According to the model, our conflict styles depend on the inter-play of two concerns in a situation. How important it is that we achieve our goal vs how important it is to us to keep the relationship.
Thus, we can vary our style depending on what and who we’re dealing with. We could be a fox with a sibling and a turtle with an acquaintance. An owl with close work peers and a shark with someone we manage. However, we may be more adept at using one approach over another.
Using the model
Understand yourself and your team:
Whether team-building or addressing friction in a relationship, it is worth considering how people are likely to approach problems. Once you are familiar with the T-K matrix, what conflict style/s springs to mind for each person?
…but check out your assumptions:
Remember that some people’s experiences over the past 18 months may mean their past behaviour is an unreliable guide to how they will do things going forward. They may have been pushed further along one or other axis. In some cases, it may have resulted in a fundamental switch of their primary axis.
Introduce the model:
Consider introducing the T-K model to those involved. Our responses to conflict are often learned and habitual. But we can unlearn them – if we have insight about our dominant style and what other strategies are available to us.
…and encourage flexibility:
You could consider providing encouragement or coaching to key players to try alternative problem solving approaches that may better fit their aim in a situation. Or to adapt their dominant style to be more constructive. For instance, you can encourage a ‘shark’ to hear other ideas and explain why they feel they have the best answer rather than unilaterally imposing their way.
In those kinds of conversations, bear in mind the interplay (mentioned above) between achieving goals and keeping a relationship. It can be helpful to ask open questions to expose the cost/benefit of different approaches. For example: “What’s your goal in this situation and how important is it in context?”. “How important is this relationship to you (and/or to the team?)”. “How might you need to adapt your approach to achieve the best outcome for you/the other person/the team?”.

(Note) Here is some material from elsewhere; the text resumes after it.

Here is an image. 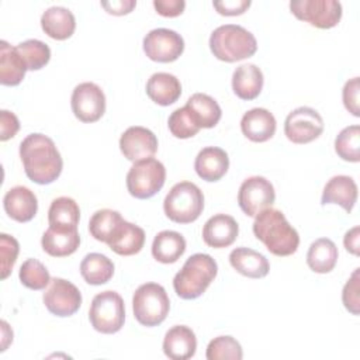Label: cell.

Consider workplace culture:
The T-K model also provides a way of looking at the broad workplace environment and how it might be influencing employees.
For example, is it realistic to encourage ‘bears’ to be more assertive in voicing or pursuing their ideas if they are either ignored or shot down in flames by a senior colleague? Will your efforts to encourage more ‘owlish’ collaboration in a team (which takes time and trust) be undermined by work overload or individualised targets?
The message is that we don’t work in a vacuum, and what is going on around us is a significant influence on our personal conflict styles.
So, as more staff return to newly challenging work environments, it’s useful to dust off this tried and trusted method for understanding our behaviour. The Thomas-Kilmann model gives you helpful insights for supporting teams and defusing frictions in support of a positive, constructive workplace.